Figure 2: SongEcho pipeline showing DiT backbone, pitch extraction, melody encoding, and instance-adaptive conditioning through IA-EiLM modules integrated per transformer block.
Suno70k Dataset and Evaluation Protocol
Addressing data scarcity, Suno70k is constructed from a filtered subset of the Suno.ai Music Generation dataset. Rigorous curation involves metadata deduplication, quality assessment with SongEval, enhanced tagging via Qwen2-audio, and lyrics alignment consistent with ACE-Step requirements, yielding ~3,000 hours of high-quality AI-generated songs.
Melody control is objectively evaluated with Raw Pitch Accuracy (RPA), Raw Chroma Accuracy (RCA), Overall Accuracy (OA), and supported by audio similarity (FDopenl3, KLpasst), CLAP score for text-audio alignment, and Phoneme Error Rate (PER) for vocal content fidelity.
Empirical Results and Strong Numerical Claims
SongEcho demonstrates markedly superior performance against ACE-Step+SA ControlNet and ACE-Step+MuseControlLite baselines:
- RPA: 0.7080 (+14% absolute over nearest baseline).
- RCA: 0.7339 (+9% absolute).
- FDopenl3: 42.06 (reducing baseline values by over 40%).
- Trainable parameters: 49.1M (3.07% of ACE-Step+SA ControlNet).
Subjective evaluation via Mean Opinion Score confirms higher melody fidelity, text adherence, audio quality, and overall preference from both musician and non-musician listeners. Ablation studies validate the necessity of IACR and element-wise modulation, demonstrating sensitivity of melody metrics to module placement and training data scale.
Qualitative Analysis, Limitations, and Future Directions
SongEcho achieves high-quality cover generation with precise melody control, maintaining vocal-accompaniment coherence and minimizing lyric-melody misalignment. The model is robust to tag-melody conflicts and supports flexible inpainting/outpainting with simple masking. Global tempo and key can be manipulated via post-processing of the F0 sequence.

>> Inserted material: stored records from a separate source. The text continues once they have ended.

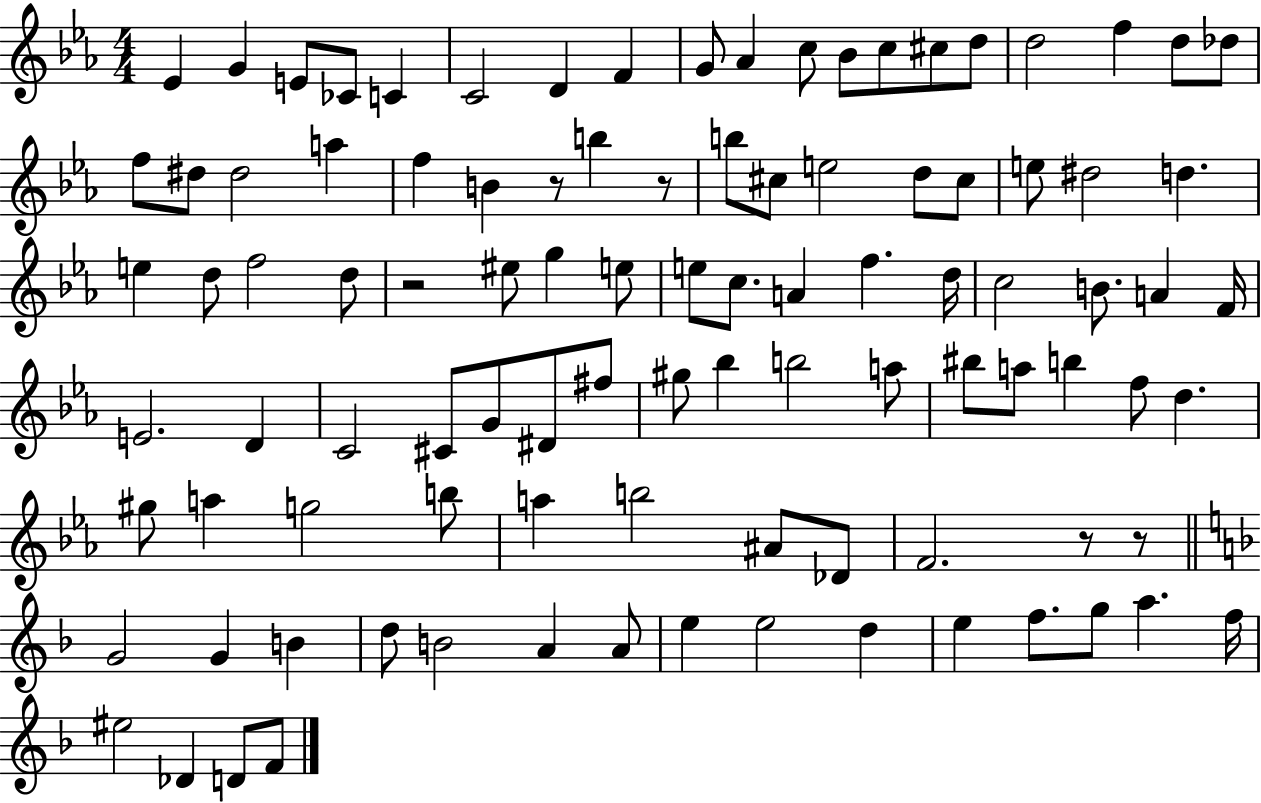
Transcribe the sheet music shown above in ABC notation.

X:1
T:Untitled
M:4/4
L:1/4
K:Eb
_E G E/2 _C/2 C C2 D F G/2 _A c/2 _B/2 c/2 ^c/2 d/2 d2 f d/2 _d/2 f/2 ^d/2 ^d2 a f B z/2 b z/2 b/2 ^c/2 e2 d/2 ^c/2 e/2 ^d2 d e d/2 f2 d/2 z2 ^e/2 g e/2 e/2 c/2 A f d/4 c2 B/2 A F/4 E2 D C2 ^C/2 G/2 ^D/2 ^f/2 ^g/2 _b b2 a/2 ^b/2 a/2 b f/2 d ^g/2 a g2 b/2 a b2 ^A/2 _D/2 F2 z/2 z/2 G2 G B d/2 B2 A A/2 e e2 d e f/2 g/2 a f/4 ^e2 _D D/2 F/2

Figure 3: Visualization of F0 contour, word-level, and phoneme-level timestamps demonstrates accurate implicit alignment between melody and transcribed lyrics.
Figure 4: Example transcript output using Whisper, highlighting segmentation errors present in external datasets versus the clean alignment in Suno70k.
The scope for expressive, micro-level cover reinterpretation is currently constrained by the foundational model (ACE-Step), especially in vocal timbre manipulation. Incorporation of speaker encoders or paired original-cover datasets will permit finer-grained adaptation—potentially enabling emotional and technical nuances typical of professional human covers. Theoretical advances in conditional normalization, as applied here, offer broad utility for controllable generation tasks in music, speech, and beyond.
Figure 5: Attention map visualization of MuseControlLite under full-audio conditioning exposes its reliance on copying, incapable of flexible melody control as required by SongEcho.
Conclusion
SongEcho establishes a parameter-efficient, instance-adaptive modulation framework for cover song generation, advancing both conditional injection and representation with IA-EiLM. The method yields consistent improvements across melody control, audio quality, and text-music coherence, validated by objective and subjective metrics. The architecture and dataset curation mitigate longstanding copyright and data access issues for full-song AI generation. Broad implications include extensibility of instance-adaptive normalization to other conditional generative domains and practical approaches for high-fidelity musical reinterpretation in automated systems.